AIM:
Answer these questions from the passage on early English literature below:
1. In what setting did poets and scholars rise up?
2. To what is the beginning of a great era in English literature directly attributed?
3. Which poem is named as the longest and most interesting of the old poems preserved?

-- Start of EXCERPTED PASSAGE --

I. ENGLISH LITERATURE From the BEGINNING TO KING ALFRED

As we might expect, the English, finding themselves thus suddenly possessed of new hopes, new opportunities, a wider knowledge, and a new purpose in life, tried to express this wonderful experience in words. They were no longer satisfied with repeating the old songs of battle or adventure, for they were stimulated by new subjects and ideals. So it happened that a great impulse was given to literature, and that here and there, in the quiet shelter of the monasteries, poets and scholars rose up, inspired to sing or write by the new learning or the new religion. The beginning of a great era in

the history of English literature is thus directly due to the introduction of Christianity and foreign culture which widened and enriched the nation's life.

But while many of the poems were composed on Christian or biblical subjects, the old poems were not all forgotten. Some of the old poems of heathen times were rearranged, and passages that show an acquaintance with the Bible were introduced into them. By far the longest and most interesting of the poems thus preserved is the narrative or epic poem of Beowulf.

-- End of EXCERPTED PASSAGE --
-- Start of GIVEN DATA --

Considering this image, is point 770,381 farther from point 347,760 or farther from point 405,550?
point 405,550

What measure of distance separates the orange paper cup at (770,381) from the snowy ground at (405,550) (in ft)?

-- End of GIVEN DATA --

COMPLETE RESPONSE:
1. In the quiet shelter of the monasteries.
2. To the introduction of Christianity and foreign culture.
3. The epic poem of Beowulf.